ブルーレイ対応ノートの発売は、林顕郎同社総経理が22日に明らかにしたもの。
ブルーレイの高容量、高画質の特色を生かすため、ハイビジョン映像対応のフルHDパネルを採用し、横縦比を16対9とする。CPU(中央演算処理装置)はインテルの最新Core 2 Duoシリーズの8300を、グラフィックカードはエヌビディアの最高級製品を導入する。また、得意のドルビーサウンドシステムの第2世代を採用し、スピーカー6個を搭載してマルチメディア対応機として質の高いものとする考えだ。
ノートPC市場では、これまで12.1型、14.1型、15.4型の3機種が主流だったが、ブルーレイ対応機は18.4および16型の大型で、工商時報は「思い切った戦略」と評している。

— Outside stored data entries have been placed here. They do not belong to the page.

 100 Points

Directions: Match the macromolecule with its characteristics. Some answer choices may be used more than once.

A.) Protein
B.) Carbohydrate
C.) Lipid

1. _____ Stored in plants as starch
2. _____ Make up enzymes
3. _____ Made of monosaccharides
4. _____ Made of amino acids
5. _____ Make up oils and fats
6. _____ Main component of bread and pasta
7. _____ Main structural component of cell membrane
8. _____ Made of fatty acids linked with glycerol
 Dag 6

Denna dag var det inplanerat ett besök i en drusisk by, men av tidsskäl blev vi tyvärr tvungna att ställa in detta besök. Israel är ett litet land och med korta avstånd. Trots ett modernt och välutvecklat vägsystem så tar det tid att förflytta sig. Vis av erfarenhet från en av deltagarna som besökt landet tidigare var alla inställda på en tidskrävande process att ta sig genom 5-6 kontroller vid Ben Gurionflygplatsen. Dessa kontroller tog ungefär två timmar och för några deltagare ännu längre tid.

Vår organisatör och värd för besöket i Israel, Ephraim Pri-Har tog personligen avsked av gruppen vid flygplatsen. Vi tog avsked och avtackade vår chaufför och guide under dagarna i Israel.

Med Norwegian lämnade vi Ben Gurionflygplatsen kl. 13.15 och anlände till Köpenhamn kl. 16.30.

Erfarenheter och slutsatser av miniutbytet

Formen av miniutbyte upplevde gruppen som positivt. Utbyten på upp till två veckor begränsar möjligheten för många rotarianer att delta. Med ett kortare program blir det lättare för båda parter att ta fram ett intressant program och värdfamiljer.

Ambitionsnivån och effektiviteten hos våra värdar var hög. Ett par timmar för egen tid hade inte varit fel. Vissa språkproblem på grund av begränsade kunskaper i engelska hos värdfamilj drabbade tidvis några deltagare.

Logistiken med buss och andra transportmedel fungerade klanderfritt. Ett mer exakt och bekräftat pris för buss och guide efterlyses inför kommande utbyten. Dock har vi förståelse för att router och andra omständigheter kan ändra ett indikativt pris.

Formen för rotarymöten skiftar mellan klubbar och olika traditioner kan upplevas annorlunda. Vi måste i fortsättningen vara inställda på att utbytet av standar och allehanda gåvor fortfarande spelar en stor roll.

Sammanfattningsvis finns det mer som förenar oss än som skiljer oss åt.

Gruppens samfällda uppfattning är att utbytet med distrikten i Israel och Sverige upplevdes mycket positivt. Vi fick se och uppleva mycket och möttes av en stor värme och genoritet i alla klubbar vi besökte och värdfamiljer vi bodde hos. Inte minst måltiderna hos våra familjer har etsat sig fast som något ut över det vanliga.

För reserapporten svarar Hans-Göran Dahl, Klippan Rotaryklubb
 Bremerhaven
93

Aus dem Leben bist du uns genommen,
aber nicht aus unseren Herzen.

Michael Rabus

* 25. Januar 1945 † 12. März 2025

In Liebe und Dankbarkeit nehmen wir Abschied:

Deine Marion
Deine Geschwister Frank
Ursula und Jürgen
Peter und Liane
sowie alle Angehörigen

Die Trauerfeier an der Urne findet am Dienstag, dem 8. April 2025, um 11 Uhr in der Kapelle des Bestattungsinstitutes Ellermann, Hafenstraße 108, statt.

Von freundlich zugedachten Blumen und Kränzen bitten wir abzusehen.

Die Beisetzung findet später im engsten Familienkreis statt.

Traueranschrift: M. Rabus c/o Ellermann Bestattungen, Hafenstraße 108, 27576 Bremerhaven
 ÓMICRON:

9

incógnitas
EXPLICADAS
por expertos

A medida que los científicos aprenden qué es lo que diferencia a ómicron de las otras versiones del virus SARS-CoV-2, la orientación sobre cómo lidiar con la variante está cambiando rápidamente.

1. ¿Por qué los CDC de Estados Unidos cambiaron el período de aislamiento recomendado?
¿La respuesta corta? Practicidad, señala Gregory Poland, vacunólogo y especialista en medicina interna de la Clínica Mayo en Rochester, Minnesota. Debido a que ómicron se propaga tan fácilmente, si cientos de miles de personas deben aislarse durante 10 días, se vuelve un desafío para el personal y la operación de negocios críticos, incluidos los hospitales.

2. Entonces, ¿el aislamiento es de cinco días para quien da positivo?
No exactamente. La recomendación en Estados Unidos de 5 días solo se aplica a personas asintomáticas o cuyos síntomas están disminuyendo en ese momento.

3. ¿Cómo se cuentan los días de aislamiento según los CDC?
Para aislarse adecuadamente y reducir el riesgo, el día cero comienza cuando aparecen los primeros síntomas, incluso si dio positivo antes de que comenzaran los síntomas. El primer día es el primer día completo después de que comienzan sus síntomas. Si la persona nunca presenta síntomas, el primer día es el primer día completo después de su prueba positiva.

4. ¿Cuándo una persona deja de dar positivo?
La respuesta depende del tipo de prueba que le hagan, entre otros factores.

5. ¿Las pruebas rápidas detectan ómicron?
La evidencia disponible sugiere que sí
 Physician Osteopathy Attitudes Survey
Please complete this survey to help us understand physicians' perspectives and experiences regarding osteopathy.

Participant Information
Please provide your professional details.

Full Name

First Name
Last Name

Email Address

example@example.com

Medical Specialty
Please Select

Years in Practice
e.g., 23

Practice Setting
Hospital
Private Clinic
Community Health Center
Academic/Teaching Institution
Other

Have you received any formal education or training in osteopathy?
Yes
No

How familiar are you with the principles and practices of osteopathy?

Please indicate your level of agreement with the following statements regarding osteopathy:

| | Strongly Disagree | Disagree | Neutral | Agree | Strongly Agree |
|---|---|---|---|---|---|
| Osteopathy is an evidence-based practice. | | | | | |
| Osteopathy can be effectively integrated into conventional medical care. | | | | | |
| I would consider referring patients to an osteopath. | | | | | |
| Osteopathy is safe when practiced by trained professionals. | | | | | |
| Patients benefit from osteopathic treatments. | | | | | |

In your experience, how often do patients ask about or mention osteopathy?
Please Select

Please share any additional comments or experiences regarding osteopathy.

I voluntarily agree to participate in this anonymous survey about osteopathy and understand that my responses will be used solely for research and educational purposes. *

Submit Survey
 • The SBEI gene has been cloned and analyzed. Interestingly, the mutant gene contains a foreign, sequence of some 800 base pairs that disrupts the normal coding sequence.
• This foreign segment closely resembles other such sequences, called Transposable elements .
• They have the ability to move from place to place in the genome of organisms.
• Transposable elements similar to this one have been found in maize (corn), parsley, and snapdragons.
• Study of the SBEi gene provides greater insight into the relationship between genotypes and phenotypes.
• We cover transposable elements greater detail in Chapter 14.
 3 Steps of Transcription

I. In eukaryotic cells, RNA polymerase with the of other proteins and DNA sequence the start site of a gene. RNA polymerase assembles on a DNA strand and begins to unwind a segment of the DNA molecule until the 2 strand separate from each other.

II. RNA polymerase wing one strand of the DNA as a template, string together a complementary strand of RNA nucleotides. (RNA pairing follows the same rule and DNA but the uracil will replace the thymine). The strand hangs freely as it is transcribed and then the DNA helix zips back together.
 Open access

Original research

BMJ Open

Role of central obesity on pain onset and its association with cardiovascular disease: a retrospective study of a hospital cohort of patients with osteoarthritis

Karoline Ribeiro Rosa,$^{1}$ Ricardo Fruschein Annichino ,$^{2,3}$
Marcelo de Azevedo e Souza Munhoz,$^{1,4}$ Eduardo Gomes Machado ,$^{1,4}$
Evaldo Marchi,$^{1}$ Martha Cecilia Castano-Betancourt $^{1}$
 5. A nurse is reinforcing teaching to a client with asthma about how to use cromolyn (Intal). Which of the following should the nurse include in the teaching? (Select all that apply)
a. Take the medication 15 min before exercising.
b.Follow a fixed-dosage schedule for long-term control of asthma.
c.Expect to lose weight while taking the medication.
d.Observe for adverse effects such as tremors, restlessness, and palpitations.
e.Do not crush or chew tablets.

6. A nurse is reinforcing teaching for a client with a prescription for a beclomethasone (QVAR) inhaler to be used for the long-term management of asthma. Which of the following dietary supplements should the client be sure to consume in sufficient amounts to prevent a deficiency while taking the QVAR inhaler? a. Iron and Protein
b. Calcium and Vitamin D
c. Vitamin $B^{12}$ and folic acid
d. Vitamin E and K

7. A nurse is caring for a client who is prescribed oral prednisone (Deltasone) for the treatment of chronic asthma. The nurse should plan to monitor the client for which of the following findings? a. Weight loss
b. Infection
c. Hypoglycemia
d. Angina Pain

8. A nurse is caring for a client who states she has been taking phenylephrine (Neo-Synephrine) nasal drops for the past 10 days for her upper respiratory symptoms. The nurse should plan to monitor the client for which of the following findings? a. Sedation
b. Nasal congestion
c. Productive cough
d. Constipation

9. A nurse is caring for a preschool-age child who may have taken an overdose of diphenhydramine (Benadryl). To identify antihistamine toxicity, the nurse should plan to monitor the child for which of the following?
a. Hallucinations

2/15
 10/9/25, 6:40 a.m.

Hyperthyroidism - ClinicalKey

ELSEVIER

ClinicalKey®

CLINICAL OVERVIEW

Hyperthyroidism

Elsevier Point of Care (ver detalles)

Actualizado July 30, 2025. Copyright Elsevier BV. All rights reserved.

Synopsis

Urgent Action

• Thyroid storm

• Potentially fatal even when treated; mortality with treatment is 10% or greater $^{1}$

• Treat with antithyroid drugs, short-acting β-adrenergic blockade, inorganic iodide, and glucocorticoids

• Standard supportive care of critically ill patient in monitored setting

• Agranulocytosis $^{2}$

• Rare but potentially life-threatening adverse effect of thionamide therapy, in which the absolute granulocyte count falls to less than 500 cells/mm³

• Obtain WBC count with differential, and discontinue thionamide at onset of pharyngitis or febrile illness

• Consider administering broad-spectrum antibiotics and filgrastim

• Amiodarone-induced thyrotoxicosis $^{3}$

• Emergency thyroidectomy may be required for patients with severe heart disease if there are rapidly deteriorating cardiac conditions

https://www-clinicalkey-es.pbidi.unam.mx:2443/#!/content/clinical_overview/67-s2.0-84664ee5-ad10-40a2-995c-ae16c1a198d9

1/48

これまで19型や17型の大型ハイエンドノートPCは、価格が8万~9万台湾元(約27万4,000~30万8,000円)に達していたが、エイサーのブルーレイ対応機は、各種ハード部品で最高級のものを採用するものの、定価を7万元以下に抑えて「お買い得」感をアピールする方針だ。
低価格ノートは5月に
これまで参入の観測が報じられていた超低価格ノートPCについて林総経理は、5月に正式に発売する考えを示した。ライバル、華碩電脳(ASUS)の人気低価格ノートPC「Eee PC」の欠点について、「7インチパネルは小さすぎ、解像度も不足」と分析し、エイサーではパネルは8.9インチを採用し、解像度は1,024×768とする。ハードディスクについては、フラッシュメモリで代替するソリッド・ステート・ディスク(SSD)採用機種、および従来型のハードディスク機種も打ち出す。また、 Eee PCが採用したリナックスOSについては「消費者はウインドウズに慣れている」として採用せず、当面はウインドウズXPを導入する。
なお林総経理は、「低価格ノートPCが従来のノートPCに取って代わる可能性は低い」とみている。低価格ノートPCの購入者について、「ノートPCのユーザーが3割で、7割は新たに使用を開始する消費者」と、低価格ノートPCによってかえって市場が広がると予想している。